8
votes
Are there any other sites similar to this one?
Hacker news and lobsters pop up in these threads as answers pretty quickly but I find them to be too tech focused, not subdivided into communities, which reinforces these few focuses and make finding large amounts of related content hard. Also the lack of delineation between responses makes the discussion difficult to follow. (At least to me.)
So basically I'm looking for sites that:
-
Have some sort of subdivision of their content
-
Aren't very focused on any one thing
-
Have some sort of thread subdivision
-
Value good discussion
So does anyone have any sites?
Hubski is a forum I'd been a part of for a long time. It's noticably different from the Tildes/Reddit model or Hacker News, in that's the very communal and community-driven.
The moderation tools there are user-centric. There's an admin, but they intervene only if security is concerned or someone's shenanigans have been way off-the-charts. Most of the time, what you do is mute other people to varying degree.
I think Hubski's model is Reddit's original libertarian model perfected, or at least made work on its level. It has few people, most of 'em known each other pretty well, many hang out whenever they can.
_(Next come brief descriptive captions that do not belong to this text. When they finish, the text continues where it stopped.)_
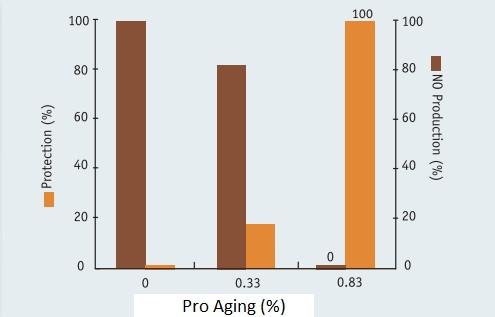 ProAging - блокирование всех факторов старения клетки изнутри и снаружи - proaging 3 - 5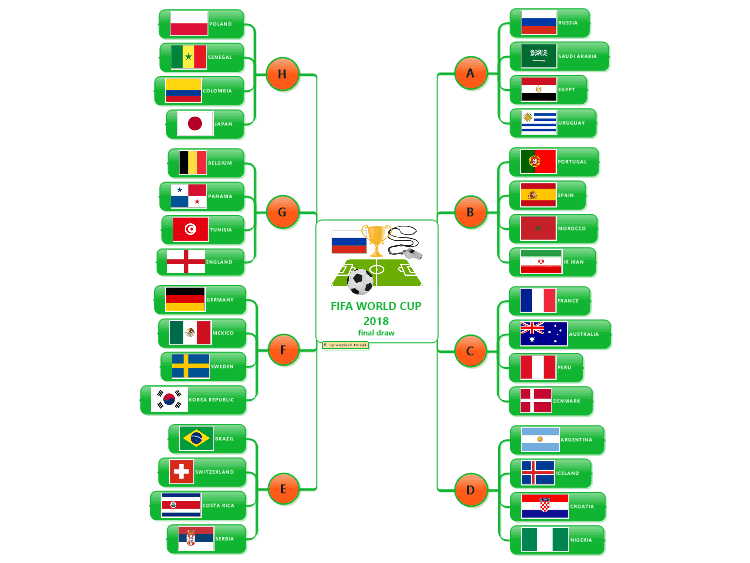 FIFA WORLD CUP 2018 final draw: MindManager mind map template ...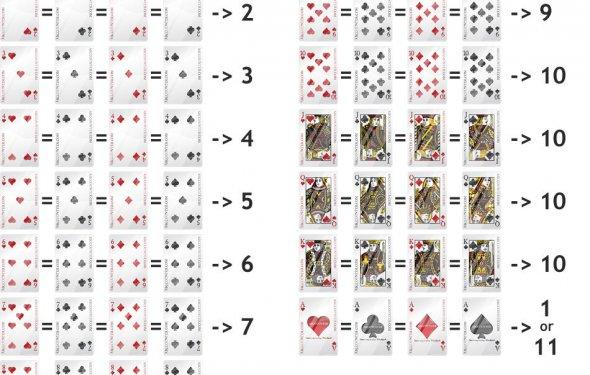 Blackjack Cards values Blackjack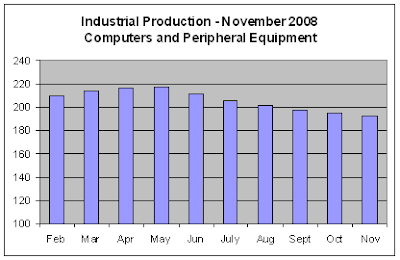 Industrial Production, Nov 2008 - Computers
Given that it's a tight-knit community akin to a small town, conversation there sometimes run wild. It's not to say there's a bad atmosphere: it's just that it can be off-putting how straightforward people talk there.
The latter is something I've been seeing on Tildes more often lately, but it's still more of a public forum than it is a communal place to gather and share. Hubski's the opposite. You get the discussion of news articles, but you also get many personal posts, and celebrations, and one member asking about another publicly 'cause the original member was lost to time and someone wonders about them.
If it sounds appealing to you, you might enjoy it. If it doesn't, that's okay: it's its own specific thing.
One of the ways I think about social-media/community sites is that each one is somewhere on a spectrum between being "content-centric" and "user-centric".
Something like Twitter is almost entirely user-centric, where the focuses and ways you interact with the site are mostly based around specific people. Reddit, HN, and Tildes are down at the other end of the spectrum, quite far towards the content-centric side (though Reddit is making some changes to try to be on both sides lately).
Hubski always felt to me like an attempt to build a reddit/HN-style site on the people-centric side, and it was actually built as a modified version of old HN code.
I remember Hubski! I had an account there 6 or 7 years ago but I never really got hooked in. Glad to hear its still alive and kicking. If I remembered my login maybe I would pop in to say hi :)
I can't actually think of any other sites with those precise characteristics. Voat and Notabug are both much like Reddit but not so much with a focus on "good discussion" as really just allowing any discussion at all, good, bad or otherwise.
What you describe sounds much like any classic large forum, but with threaded conversation? Is that about right? If so: any forum that uses Discourse as it's forum software arguably will do.
Although it's very young, and far less active than tildes, I find Karma interesting. IIRC, it's basically a very polite forum for studying things as a community, and Eve (the creator) has plans to redistribute money the site makes back to users, like a form of universal basic income. Very interesting stuff, I'm keeping an eye on it.
You might be interested in looking at MetaFilter, and the discussion sub-site, Ask MetaFilter.
These sites have become backwaters (likely because they lack engagement promotion mechanisms such as popularity ranking features for topics), but they incorporate most of what you've requested. [Comments are not threaded.]
They're still interesting, both for relatively high-quality content and historical reference on evolution of online social discussion sites.
I'd echo Death in the forum point, except I really don't like how Discourse is designed. I feel like I can't see anything.
However, the forum thing has got me thinking -- I've been wanting to find some kind of writing-focused community, and I was looking for a link aggregator -- but I should try a forum.
And now I'm thinking about it, that's the difference between fora and sites like Tildes: discussion vs. link aggregation. Which are you looking more for?